### Stated problem
Reproduce every one of the lines below word for word.

[start of Data excerpts]

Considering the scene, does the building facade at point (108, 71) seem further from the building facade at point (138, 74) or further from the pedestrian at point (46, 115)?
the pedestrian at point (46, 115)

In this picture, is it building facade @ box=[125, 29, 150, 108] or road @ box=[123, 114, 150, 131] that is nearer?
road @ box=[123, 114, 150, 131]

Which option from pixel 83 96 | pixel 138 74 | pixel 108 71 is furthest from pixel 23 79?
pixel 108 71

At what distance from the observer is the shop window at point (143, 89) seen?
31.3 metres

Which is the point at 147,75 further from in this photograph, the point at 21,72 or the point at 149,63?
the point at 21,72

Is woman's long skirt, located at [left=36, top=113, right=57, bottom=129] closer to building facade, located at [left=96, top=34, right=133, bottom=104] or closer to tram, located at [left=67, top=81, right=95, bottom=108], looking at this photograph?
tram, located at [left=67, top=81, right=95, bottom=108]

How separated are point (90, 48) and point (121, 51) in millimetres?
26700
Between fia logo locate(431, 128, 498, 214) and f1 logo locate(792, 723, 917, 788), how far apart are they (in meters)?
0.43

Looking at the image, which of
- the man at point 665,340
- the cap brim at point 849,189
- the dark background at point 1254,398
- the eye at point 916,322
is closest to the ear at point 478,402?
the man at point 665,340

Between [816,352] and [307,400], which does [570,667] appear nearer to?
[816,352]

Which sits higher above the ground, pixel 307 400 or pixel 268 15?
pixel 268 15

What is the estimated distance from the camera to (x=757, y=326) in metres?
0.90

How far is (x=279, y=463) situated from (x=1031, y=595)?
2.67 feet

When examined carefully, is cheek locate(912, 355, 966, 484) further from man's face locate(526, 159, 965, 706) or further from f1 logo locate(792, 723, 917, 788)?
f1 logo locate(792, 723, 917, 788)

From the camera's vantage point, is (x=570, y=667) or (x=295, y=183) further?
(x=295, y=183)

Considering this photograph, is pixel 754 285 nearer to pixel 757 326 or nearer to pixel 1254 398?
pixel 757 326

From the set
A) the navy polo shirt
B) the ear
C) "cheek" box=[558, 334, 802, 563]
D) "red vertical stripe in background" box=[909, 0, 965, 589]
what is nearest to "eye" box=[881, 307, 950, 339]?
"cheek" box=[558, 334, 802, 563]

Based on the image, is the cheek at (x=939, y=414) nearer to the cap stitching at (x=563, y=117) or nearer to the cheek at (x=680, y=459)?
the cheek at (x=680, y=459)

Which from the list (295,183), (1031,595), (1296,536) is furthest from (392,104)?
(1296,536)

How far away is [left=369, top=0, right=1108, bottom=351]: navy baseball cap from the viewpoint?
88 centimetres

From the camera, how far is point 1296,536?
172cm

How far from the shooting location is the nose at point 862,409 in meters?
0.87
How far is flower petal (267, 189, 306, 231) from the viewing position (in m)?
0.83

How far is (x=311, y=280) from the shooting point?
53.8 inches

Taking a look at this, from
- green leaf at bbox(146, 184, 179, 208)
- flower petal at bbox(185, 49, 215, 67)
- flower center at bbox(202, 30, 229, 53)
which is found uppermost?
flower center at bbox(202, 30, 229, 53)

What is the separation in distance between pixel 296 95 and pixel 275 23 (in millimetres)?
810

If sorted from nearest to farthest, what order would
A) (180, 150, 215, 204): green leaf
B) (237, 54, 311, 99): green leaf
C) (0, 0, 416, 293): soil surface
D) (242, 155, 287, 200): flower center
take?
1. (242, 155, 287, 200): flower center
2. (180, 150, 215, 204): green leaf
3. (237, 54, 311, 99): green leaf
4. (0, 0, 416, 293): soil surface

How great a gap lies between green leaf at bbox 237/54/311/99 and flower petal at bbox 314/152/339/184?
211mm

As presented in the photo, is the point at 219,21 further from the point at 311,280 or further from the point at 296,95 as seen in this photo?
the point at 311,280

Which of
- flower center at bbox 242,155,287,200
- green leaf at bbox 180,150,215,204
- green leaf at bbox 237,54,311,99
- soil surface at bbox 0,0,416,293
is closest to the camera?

[end of Data excerpts]

### Worked solution
Considering the scene, does the building facade at point (108, 71) seem further from the building facade at point (138, 74) or further from the pedestrian at point (46, 115)?
the pedestrian at point (46, 115)

In this picture, is it building facade @ box=[125, 29, 150, 108] or road @ box=[123, 114, 150, 131] that is nearer?
road @ box=[123, 114, 150, 131]

Which option from pixel 83 96 | pixel 138 74 | pixel 108 71 is furthest from pixel 23 79?
pixel 108 71

At what distance from the observer is the shop window at point (143, 89) seen?
31.3 metres

Which is the point at 147,75 further from in this photograph, the point at 21,72 or the point at 149,63?
the point at 21,72

Is woman's long skirt, located at [left=36, top=113, right=57, bottom=129] closer to building facade, located at [left=96, top=34, right=133, bottom=104] or closer to tram, located at [left=67, top=81, right=95, bottom=108], looking at this photograph?
tram, located at [left=67, top=81, right=95, bottom=108]

How separated are point (90, 48) and point (121, 51) in millimetres?
26700
Between fia logo locate(431, 128, 498, 214) and f1 logo locate(792, 723, 917, 788), how far apart are they (in meters)?
0.43

Looking at the image, which of
- the man at point 665,340
- the cap brim at point 849,189
- the dark background at point 1254,398
- the eye at point 916,322
is closest to the ear at point 478,402?
the man at point 665,340

Between [816,352] and [307,400], which does [570,667] appear nearer to?
[816,352]

Which sits higher above the ground, pixel 307 400 or pixel 268 15?
pixel 268 15

What is the estimated distance from the camera to (x=757, y=326) in metres?
0.90

How far is (x=279, y=463) situated from (x=1031, y=595)?
2.67 feet

When examined carefully, is cheek locate(912, 355, 966, 484) further from man's face locate(526, 159, 965, 706) or further from f1 logo locate(792, 723, 917, 788)?
f1 logo locate(792, 723, 917, 788)

From the camera's vantage point, is (x=570, y=667) or (x=295, y=183) further?
(x=295, y=183)

Considering this photograph, is pixel 754 285 nearer to pixel 757 326 or nearer to pixel 1254 398?
pixel 757 326

From the set
A) the navy polo shirt
B) the ear
C) "cheek" box=[558, 334, 802, 563]
D) "red vertical stripe in background" box=[909, 0, 965, 589]
what is nearest to "eye" box=[881, 307, 950, 339]?
"cheek" box=[558, 334, 802, 563]

Based on the image, is the cheek at (x=939, y=414) nearer to the cap stitching at (x=563, y=117) or nearer to the cheek at (x=680, y=459)?
the cheek at (x=680, y=459)

Which from the list (295,183), (1031,595), (1296,536) is furthest from (392,104)?
(1296,536)

How far away is [left=369, top=0, right=1108, bottom=351]: navy baseball cap from the viewpoint?
88 centimetres

From the camera, how far is point 1296,536?
172cm

How far from the shooting location is the nose at point 862,409 in meters?
0.87
How far is flower petal (267, 189, 306, 231) from the viewing position (in m)?
0.83

How far is (x=311, y=280) from the shooting point?
53.8 inches

Taking a look at this, from
- green leaf at bbox(146, 184, 179, 208)
- flower petal at bbox(185, 49, 215, 67)
- flower center at bbox(202, 30, 229, 53)
which is found uppermost?
flower center at bbox(202, 30, 229, 53)

What is the separation in distance between pixel 296 95 and pixel 275 23 (in millimetres)?
810

If sorted from nearest to farthest, what order would
A) (180, 150, 215, 204): green leaf
B) (237, 54, 311, 99): green leaf
C) (0, 0, 416, 293): soil surface
D) (242, 155, 287, 200): flower center
take?
1. (242, 155, 287, 200): flower center
2. (180, 150, 215, 204): green leaf
3. (237, 54, 311, 99): green leaf
4. (0, 0, 416, 293): soil surface

How great a gap lies between green leaf at bbox 237/54/311/99 and flower petal at bbox 314/152/339/184?
211mm

As presented in the photo, is the point at 219,21 further from the point at 311,280 or further from the point at 296,95 as seen in this photo?
the point at 311,280

Which of
- flower center at bbox 242,155,287,200
- green leaf at bbox 180,150,215,204
- green leaf at bbox 237,54,311,99
- soil surface at bbox 0,0,416,293
is closest to the camera?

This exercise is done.